**TEKS KUTIPAN**.
────────────────────────────────────────

Tahap ini akan diwarnai dengan berbagai jawaban dan pendapat dari pembelajar. Bila ini benar-benar terjadi, ini merupakan gejala yang bagus karena dinamika kelas telah tercipta dan ini memudahkan pengajar untuk menggali informasi atau tanggapan pembelajar untuk kemudian didiskusikan bersama-sama untuk mendapatkan kesan umum terhadap cerita pendek tersebut.

4.2 Langkah kedua
Apabila langkah pertama sudah selesai, pengajar bisa membantu pembelajar untuk masuk ke langkah kedua yaitu mencermati cara­-cara pengarang menyajikan cerita pendek itu. Apakah Seno Gumira Ajidarma (selanjutnya disingkat SGA) sebagai pengarang sudah menggambarkan suatu realitas yang tepat dalam cerpen itu? Bagaimana SGA memilih kata, ungkapan, dan kalimat dalam cerpennya; apakah kata dan ungkapannya sulit dan tidak biasanya bagi pembelajar, apakah ia mempergunakan kalimat yang panjang dan bertele-tele atau kalimat yang sederhana tapi penuh dengan makna?

────────────────────────────────────────

**PETUNJUK LATIHAN**.
Salin ulang teks kutipan di atas, mulai dari "4.2 Langkah kedua" turun sampai "penuh dengan makna?". Tukar setiap "pembelajar" dengan "siswa".

────────────────────────────────────────

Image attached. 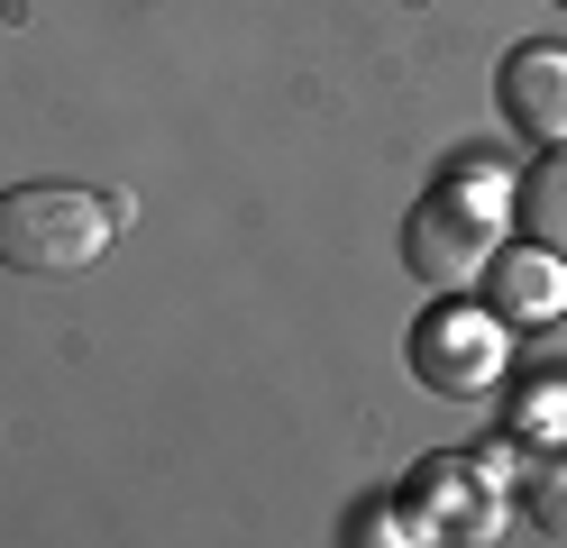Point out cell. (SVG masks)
<instances>
[{
    "mask_svg": "<svg viewBox=\"0 0 567 548\" xmlns=\"http://www.w3.org/2000/svg\"><path fill=\"white\" fill-rule=\"evenodd\" d=\"M485 311H504V329H540V320H558L567 311V256L558 247H494L485 256Z\"/></svg>",
    "mask_w": 567,
    "mask_h": 548,
    "instance_id": "cell-4",
    "label": "cell"
},
{
    "mask_svg": "<svg viewBox=\"0 0 567 548\" xmlns=\"http://www.w3.org/2000/svg\"><path fill=\"white\" fill-rule=\"evenodd\" d=\"M403 356H412V375L431 384V393L476 402V393H494V384L513 375V329H504V311L440 292V311H421V329H412Z\"/></svg>",
    "mask_w": 567,
    "mask_h": 548,
    "instance_id": "cell-2",
    "label": "cell"
},
{
    "mask_svg": "<svg viewBox=\"0 0 567 548\" xmlns=\"http://www.w3.org/2000/svg\"><path fill=\"white\" fill-rule=\"evenodd\" d=\"M494 92H504V120H513L522 137L567 146V46H549V37L513 46L504 73H494Z\"/></svg>",
    "mask_w": 567,
    "mask_h": 548,
    "instance_id": "cell-5",
    "label": "cell"
},
{
    "mask_svg": "<svg viewBox=\"0 0 567 548\" xmlns=\"http://www.w3.org/2000/svg\"><path fill=\"white\" fill-rule=\"evenodd\" d=\"M403 256H412V275L431 292H467L485 275V256H494V229L457 193H431V201H412V219H403Z\"/></svg>",
    "mask_w": 567,
    "mask_h": 548,
    "instance_id": "cell-3",
    "label": "cell"
},
{
    "mask_svg": "<svg viewBox=\"0 0 567 548\" xmlns=\"http://www.w3.org/2000/svg\"><path fill=\"white\" fill-rule=\"evenodd\" d=\"M348 539H375V548H394V539H421V521L403 511V494H375L367 511H348Z\"/></svg>",
    "mask_w": 567,
    "mask_h": 548,
    "instance_id": "cell-9",
    "label": "cell"
},
{
    "mask_svg": "<svg viewBox=\"0 0 567 548\" xmlns=\"http://www.w3.org/2000/svg\"><path fill=\"white\" fill-rule=\"evenodd\" d=\"M513 210H522V229L540 238V247H558V256H567V146H549V156L522 174Z\"/></svg>",
    "mask_w": 567,
    "mask_h": 548,
    "instance_id": "cell-6",
    "label": "cell"
},
{
    "mask_svg": "<svg viewBox=\"0 0 567 548\" xmlns=\"http://www.w3.org/2000/svg\"><path fill=\"white\" fill-rule=\"evenodd\" d=\"M513 384H540V393H558V402H567V311L530 329V348L513 356Z\"/></svg>",
    "mask_w": 567,
    "mask_h": 548,
    "instance_id": "cell-8",
    "label": "cell"
},
{
    "mask_svg": "<svg viewBox=\"0 0 567 548\" xmlns=\"http://www.w3.org/2000/svg\"><path fill=\"white\" fill-rule=\"evenodd\" d=\"M111 247V201L74 183H10L0 193V266L10 275H83Z\"/></svg>",
    "mask_w": 567,
    "mask_h": 548,
    "instance_id": "cell-1",
    "label": "cell"
},
{
    "mask_svg": "<svg viewBox=\"0 0 567 548\" xmlns=\"http://www.w3.org/2000/svg\"><path fill=\"white\" fill-rule=\"evenodd\" d=\"M513 475H522V521L540 530V539H567V448L558 457H530Z\"/></svg>",
    "mask_w": 567,
    "mask_h": 548,
    "instance_id": "cell-7",
    "label": "cell"
},
{
    "mask_svg": "<svg viewBox=\"0 0 567 548\" xmlns=\"http://www.w3.org/2000/svg\"><path fill=\"white\" fill-rule=\"evenodd\" d=\"M558 10H567V0H558Z\"/></svg>",
    "mask_w": 567,
    "mask_h": 548,
    "instance_id": "cell-10",
    "label": "cell"
}]
</instances>
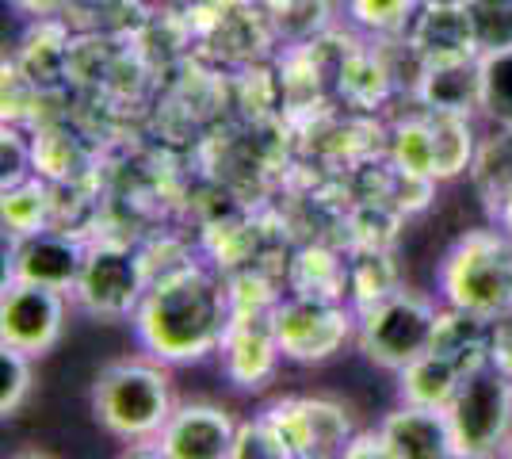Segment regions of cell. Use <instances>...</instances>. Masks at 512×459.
<instances>
[{"label": "cell", "mask_w": 512, "mask_h": 459, "mask_svg": "<svg viewBox=\"0 0 512 459\" xmlns=\"http://www.w3.org/2000/svg\"><path fill=\"white\" fill-rule=\"evenodd\" d=\"M85 268V253L69 238H58L50 230H31L12 253V280H27V284H46L58 291H73Z\"/></svg>", "instance_id": "cell-11"}, {"label": "cell", "mask_w": 512, "mask_h": 459, "mask_svg": "<svg viewBox=\"0 0 512 459\" xmlns=\"http://www.w3.org/2000/svg\"><path fill=\"white\" fill-rule=\"evenodd\" d=\"M237 417L214 402H188L176 406L165 429L157 433V456L169 459H226L234 456Z\"/></svg>", "instance_id": "cell-8"}, {"label": "cell", "mask_w": 512, "mask_h": 459, "mask_svg": "<svg viewBox=\"0 0 512 459\" xmlns=\"http://www.w3.org/2000/svg\"><path fill=\"white\" fill-rule=\"evenodd\" d=\"M448 299L470 314H501L512 306V249L497 238H467L444 268Z\"/></svg>", "instance_id": "cell-5"}, {"label": "cell", "mask_w": 512, "mask_h": 459, "mask_svg": "<svg viewBox=\"0 0 512 459\" xmlns=\"http://www.w3.org/2000/svg\"><path fill=\"white\" fill-rule=\"evenodd\" d=\"M375 452H379V456H390V459L459 456L448 410L402 402L398 410H390V414L379 421V429H375Z\"/></svg>", "instance_id": "cell-9"}, {"label": "cell", "mask_w": 512, "mask_h": 459, "mask_svg": "<svg viewBox=\"0 0 512 459\" xmlns=\"http://www.w3.org/2000/svg\"><path fill=\"white\" fill-rule=\"evenodd\" d=\"M88 406L107 437L123 440V444L157 440V433L176 410L165 360L157 356L153 360H111L96 375L88 391Z\"/></svg>", "instance_id": "cell-2"}, {"label": "cell", "mask_w": 512, "mask_h": 459, "mask_svg": "<svg viewBox=\"0 0 512 459\" xmlns=\"http://www.w3.org/2000/svg\"><path fill=\"white\" fill-rule=\"evenodd\" d=\"M398 375H402V402L440 406V410H448V402L459 391V379H463V372L455 368V360L436 349L417 356Z\"/></svg>", "instance_id": "cell-13"}, {"label": "cell", "mask_w": 512, "mask_h": 459, "mask_svg": "<svg viewBox=\"0 0 512 459\" xmlns=\"http://www.w3.org/2000/svg\"><path fill=\"white\" fill-rule=\"evenodd\" d=\"M448 421L459 456H497L512 437V383L497 364L463 372L459 391L448 402Z\"/></svg>", "instance_id": "cell-3"}, {"label": "cell", "mask_w": 512, "mask_h": 459, "mask_svg": "<svg viewBox=\"0 0 512 459\" xmlns=\"http://www.w3.org/2000/svg\"><path fill=\"white\" fill-rule=\"evenodd\" d=\"M428 8H467L470 0H425Z\"/></svg>", "instance_id": "cell-18"}, {"label": "cell", "mask_w": 512, "mask_h": 459, "mask_svg": "<svg viewBox=\"0 0 512 459\" xmlns=\"http://www.w3.org/2000/svg\"><path fill=\"white\" fill-rule=\"evenodd\" d=\"M478 62H482V108L490 119L512 127V46L486 50Z\"/></svg>", "instance_id": "cell-14"}, {"label": "cell", "mask_w": 512, "mask_h": 459, "mask_svg": "<svg viewBox=\"0 0 512 459\" xmlns=\"http://www.w3.org/2000/svg\"><path fill=\"white\" fill-rule=\"evenodd\" d=\"M65 333V291L46 284L12 280L0 303V345L20 349L35 360L62 341Z\"/></svg>", "instance_id": "cell-6"}, {"label": "cell", "mask_w": 512, "mask_h": 459, "mask_svg": "<svg viewBox=\"0 0 512 459\" xmlns=\"http://www.w3.org/2000/svg\"><path fill=\"white\" fill-rule=\"evenodd\" d=\"M505 456H512V437H509V444H505Z\"/></svg>", "instance_id": "cell-19"}, {"label": "cell", "mask_w": 512, "mask_h": 459, "mask_svg": "<svg viewBox=\"0 0 512 459\" xmlns=\"http://www.w3.org/2000/svg\"><path fill=\"white\" fill-rule=\"evenodd\" d=\"M467 16L470 31H474V46L482 54L512 46V0H470Z\"/></svg>", "instance_id": "cell-15"}, {"label": "cell", "mask_w": 512, "mask_h": 459, "mask_svg": "<svg viewBox=\"0 0 512 459\" xmlns=\"http://www.w3.org/2000/svg\"><path fill=\"white\" fill-rule=\"evenodd\" d=\"M440 318L436 306L417 295H390L367 310L360 322V349L371 364L386 372H402L417 356L436 349Z\"/></svg>", "instance_id": "cell-4"}, {"label": "cell", "mask_w": 512, "mask_h": 459, "mask_svg": "<svg viewBox=\"0 0 512 459\" xmlns=\"http://www.w3.org/2000/svg\"><path fill=\"white\" fill-rule=\"evenodd\" d=\"M73 291L96 318H127L138 310L150 287L142 276V264L130 249L100 245V249L85 253V268H81V280Z\"/></svg>", "instance_id": "cell-7"}, {"label": "cell", "mask_w": 512, "mask_h": 459, "mask_svg": "<svg viewBox=\"0 0 512 459\" xmlns=\"http://www.w3.org/2000/svg\"><path fill=\"white\" fill-rule=\"evenodd\" d=\"M230 291L203 268H180L146 291L134 310L142 349L165 364H192L230 337Z\"/></svg>", "instance_id": "cell-1"}, {"label": "cell", "mask_w": 512, "mask_h": 459, "mask_svg": "<svg viewBox=\"0 0 512 459\" xmlns=\"http://www.w3.org/2000/svg\"><path fill=\"white\" fill-rule=\"evenodd\" d=\"M425 92L440 115H463L470 104H482V62L467 66V54H440Z\"/></svg>", "instance_id": "cell-12"}, {"label": "cell", "mask_w": 512, "mask_h": 459, "mask_svg": "<svg viewBox=\"0 0 512 459\" xmlns=\"http://www.w3.org/2000/svg\"><path fill=\"white\" fill-rule=\"evenodd\" d=\"M35 356H27L20 349H4L0 352V379H4V387H0V414L12 417L20 414V406L27 402V394H31V379H35Z\"/></svg>", "instance_id": "cell-16"}, {"label": "cell", "mask_w": 512, "mask_h": 459, "mask_svg": "<svg viewBox=\"0 0 512 459\" xmlns=\"http://www.w3.org/2000/svg\"><path fill=\"white\" fill-rule=\"evenodd\" d=\"M272 333H276L283 356L314 364V360H325L341 349V341L348 337V322H344L341 310L325 303H291L276 314Z\"/></svg>", "instance_id": "cell-10"}, {"label": "cell", "mask_w": 512, "mask_h": 459, "mask_svg": "<svg viewBox=\"0 0 512 459\" xmlns=\"http://www.w3.org/2000/svg\"><path fill=\"white\" fill-rule=\"evenodd\" d=\"M234 456H291L287 444L279 437V429L272 421H253V425H241L237 429V444H234Z\"/></svg>", "instance_id": "cell-17"}]
</instances>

────────────────────────────────────────

**PEMBAHASAN JAWABAN**.
4.2 Langkah kedua
Apabila langkah pertama sudah selesai, pengajar bisa membantu siswa untuk masuk ke langkah kedua yaitu mencermati cara­-cara pengarang menyajikan cerita pendek itu. Apakah Seno Gumira Ajidarma (selanjutnya disingkat SGA) sebagai pengarang sudah menggambarkan suatu realitas yang tepat dalam cerpen itu? Bagaimana SGA memilih kata, ungkapan, dan kalimat dalam cerpennya; apakah kata dan ungkapannya sulit dan tidak biasanya bagi siswa, apakah ia mempergunakan kalimat yang panjang dan bertele-tele atau kalimat yang sederhana tapi penuh dengan makna?